== Prompt ==
When you reach the line containing "Front interior dash view of 2022 Range Rover", stop after it; until then, copy each line of the listing exactly, starting with the first.
::::::::
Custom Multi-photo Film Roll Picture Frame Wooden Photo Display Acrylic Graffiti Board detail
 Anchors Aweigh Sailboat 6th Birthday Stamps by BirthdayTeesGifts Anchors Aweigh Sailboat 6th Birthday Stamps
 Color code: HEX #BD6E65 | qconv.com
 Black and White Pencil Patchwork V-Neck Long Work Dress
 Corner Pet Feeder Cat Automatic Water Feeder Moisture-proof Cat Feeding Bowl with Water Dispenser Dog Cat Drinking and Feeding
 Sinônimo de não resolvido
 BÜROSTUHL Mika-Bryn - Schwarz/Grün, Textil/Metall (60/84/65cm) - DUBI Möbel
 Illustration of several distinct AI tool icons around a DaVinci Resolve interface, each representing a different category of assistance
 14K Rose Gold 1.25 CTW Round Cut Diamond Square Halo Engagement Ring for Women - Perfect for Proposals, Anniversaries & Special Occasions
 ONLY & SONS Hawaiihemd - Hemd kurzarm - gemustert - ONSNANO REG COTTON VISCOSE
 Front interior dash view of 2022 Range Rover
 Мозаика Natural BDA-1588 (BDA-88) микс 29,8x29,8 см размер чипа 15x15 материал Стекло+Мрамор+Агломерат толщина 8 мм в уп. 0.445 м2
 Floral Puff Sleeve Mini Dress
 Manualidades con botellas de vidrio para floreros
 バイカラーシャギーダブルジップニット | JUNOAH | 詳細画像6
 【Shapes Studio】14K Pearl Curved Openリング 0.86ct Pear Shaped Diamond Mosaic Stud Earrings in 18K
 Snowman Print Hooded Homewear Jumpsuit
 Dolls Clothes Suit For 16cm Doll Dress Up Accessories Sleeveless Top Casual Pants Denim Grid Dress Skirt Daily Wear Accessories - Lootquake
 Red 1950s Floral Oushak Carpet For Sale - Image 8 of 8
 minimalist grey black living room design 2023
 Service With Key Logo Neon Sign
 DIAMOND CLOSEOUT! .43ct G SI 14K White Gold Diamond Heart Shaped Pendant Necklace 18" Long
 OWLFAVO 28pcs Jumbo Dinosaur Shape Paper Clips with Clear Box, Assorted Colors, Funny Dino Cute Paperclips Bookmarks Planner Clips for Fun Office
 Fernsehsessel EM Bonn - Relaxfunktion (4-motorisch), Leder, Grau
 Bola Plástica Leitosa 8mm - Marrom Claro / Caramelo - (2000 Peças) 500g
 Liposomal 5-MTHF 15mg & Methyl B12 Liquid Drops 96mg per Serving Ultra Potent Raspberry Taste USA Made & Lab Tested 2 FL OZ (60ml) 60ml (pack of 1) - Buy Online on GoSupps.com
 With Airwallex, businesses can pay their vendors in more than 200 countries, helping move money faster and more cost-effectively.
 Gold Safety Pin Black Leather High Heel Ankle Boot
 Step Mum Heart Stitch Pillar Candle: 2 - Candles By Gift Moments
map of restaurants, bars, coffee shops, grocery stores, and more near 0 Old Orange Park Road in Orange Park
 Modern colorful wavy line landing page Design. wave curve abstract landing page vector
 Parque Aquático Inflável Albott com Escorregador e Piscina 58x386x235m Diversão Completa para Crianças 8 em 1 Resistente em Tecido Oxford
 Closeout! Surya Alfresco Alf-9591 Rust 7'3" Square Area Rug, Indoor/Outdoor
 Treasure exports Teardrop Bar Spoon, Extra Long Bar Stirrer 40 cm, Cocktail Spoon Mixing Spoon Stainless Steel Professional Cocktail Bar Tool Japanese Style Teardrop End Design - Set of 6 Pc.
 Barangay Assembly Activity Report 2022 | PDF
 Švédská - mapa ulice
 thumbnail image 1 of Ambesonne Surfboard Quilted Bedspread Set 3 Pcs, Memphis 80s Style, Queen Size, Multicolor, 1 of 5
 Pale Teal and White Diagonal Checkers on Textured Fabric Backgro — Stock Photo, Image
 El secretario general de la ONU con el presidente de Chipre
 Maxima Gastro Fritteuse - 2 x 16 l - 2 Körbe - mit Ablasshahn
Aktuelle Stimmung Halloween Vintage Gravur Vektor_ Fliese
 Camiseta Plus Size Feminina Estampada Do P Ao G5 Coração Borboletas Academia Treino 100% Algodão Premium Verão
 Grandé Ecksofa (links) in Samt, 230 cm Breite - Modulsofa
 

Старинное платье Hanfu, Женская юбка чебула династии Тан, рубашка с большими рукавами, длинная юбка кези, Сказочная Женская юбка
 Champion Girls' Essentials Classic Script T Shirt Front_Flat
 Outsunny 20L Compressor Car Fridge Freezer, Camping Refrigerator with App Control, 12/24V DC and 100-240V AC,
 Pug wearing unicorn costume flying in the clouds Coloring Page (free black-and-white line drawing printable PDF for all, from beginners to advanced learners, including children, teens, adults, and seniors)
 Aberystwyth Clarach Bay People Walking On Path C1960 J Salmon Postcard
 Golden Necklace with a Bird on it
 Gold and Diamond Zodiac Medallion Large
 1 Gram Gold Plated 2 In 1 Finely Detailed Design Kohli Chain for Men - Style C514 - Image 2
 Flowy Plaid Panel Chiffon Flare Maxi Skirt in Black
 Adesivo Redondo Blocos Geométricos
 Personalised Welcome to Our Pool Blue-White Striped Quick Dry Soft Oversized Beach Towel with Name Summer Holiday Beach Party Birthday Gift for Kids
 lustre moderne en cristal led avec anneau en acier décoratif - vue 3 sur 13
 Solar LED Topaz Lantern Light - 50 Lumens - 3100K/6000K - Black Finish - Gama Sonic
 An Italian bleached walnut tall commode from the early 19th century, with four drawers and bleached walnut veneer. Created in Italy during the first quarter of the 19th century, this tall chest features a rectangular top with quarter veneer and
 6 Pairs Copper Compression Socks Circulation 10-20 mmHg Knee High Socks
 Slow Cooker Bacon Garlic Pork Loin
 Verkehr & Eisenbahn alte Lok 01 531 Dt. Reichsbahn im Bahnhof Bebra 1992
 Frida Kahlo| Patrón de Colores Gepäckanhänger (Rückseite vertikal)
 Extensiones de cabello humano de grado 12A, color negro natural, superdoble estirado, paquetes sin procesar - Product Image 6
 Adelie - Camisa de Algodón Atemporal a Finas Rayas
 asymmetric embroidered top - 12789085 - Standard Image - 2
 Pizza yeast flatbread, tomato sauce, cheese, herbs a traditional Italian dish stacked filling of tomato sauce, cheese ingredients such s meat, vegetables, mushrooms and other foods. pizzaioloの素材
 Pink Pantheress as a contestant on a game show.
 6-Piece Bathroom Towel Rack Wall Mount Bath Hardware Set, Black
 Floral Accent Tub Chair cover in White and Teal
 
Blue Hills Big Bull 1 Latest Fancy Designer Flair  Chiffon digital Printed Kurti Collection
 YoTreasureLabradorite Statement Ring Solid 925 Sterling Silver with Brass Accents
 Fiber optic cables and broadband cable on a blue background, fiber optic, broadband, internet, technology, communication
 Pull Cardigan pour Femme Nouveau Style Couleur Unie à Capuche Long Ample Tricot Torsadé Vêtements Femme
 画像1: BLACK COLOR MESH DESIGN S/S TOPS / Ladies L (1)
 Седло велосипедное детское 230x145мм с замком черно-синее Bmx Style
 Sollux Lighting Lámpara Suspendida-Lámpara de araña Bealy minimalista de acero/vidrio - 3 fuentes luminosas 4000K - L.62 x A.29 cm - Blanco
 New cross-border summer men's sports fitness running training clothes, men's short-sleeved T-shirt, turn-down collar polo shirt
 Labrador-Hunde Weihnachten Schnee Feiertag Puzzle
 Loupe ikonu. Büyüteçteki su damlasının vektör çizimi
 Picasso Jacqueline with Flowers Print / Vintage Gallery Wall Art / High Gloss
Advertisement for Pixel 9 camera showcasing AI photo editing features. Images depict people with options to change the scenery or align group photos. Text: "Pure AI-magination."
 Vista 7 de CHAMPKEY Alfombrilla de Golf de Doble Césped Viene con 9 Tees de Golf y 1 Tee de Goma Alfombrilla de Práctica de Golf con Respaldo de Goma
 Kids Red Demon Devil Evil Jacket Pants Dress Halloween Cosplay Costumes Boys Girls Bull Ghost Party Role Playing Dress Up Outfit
::::::::
== Solved exercise ==
Custom Multi-photo Film Roll Picture Frame Wooden Photo Display Acrylic Graffiti Board detail
 Anchors Aweigh Sailboat 6th Birthday Stamps by BirthdayTeesGifts Anchors Aweigh Sailboat 6th Birthday Stamps
 Color code: HEX #BD6E65 | qconv.com
 Black and White Pencil Patchwork V-Neck Long Work Dress
 Corner Pet Feeder Cat Automatic Water Feeder Moisture-proof Cat Feeding Bowl with Water Dispenser Dog Cat Drinking and Feeding
 Sinônimo de não resolvido
 BÜROSTUHL Mika-Bryn - Schwarz/Grün, Textil/Metall (60/84/65cm) - DUBI Möbel
 Illustration of several distinct AI tool icons around a DaVinci Resolve interface, each representing a different category of assistance
 14K Rose Gold 1.25 CTW Round Cut Diamond Square Halo Engagement Ring for Women - Perfect for Proposals, Anniversaries & Special Occasions
 ONLY & SONS Hawaiihemd - Hemd kurzarm - gemustert - ONSNANO REG COTTON VISCOSE
 Front interior dash view of 2022 Range Rover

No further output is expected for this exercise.